■ Data provided
□ □ □ □ □ □ □
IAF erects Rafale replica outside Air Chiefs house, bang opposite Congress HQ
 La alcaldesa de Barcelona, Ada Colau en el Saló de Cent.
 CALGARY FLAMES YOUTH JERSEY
□ □ □ □ □ □ □
■ Task item
Each line of the data is to be transcribed exactly, with nothing left out.

■ Answer section
IAF erects Rafale replica outside Air Chiefs house, bang opposite Congress HQ
 La alcaldesa de Barcelona, Ada Colau en el Saló de Cent.
 CALGARY FLAMES YOUTH JERSEY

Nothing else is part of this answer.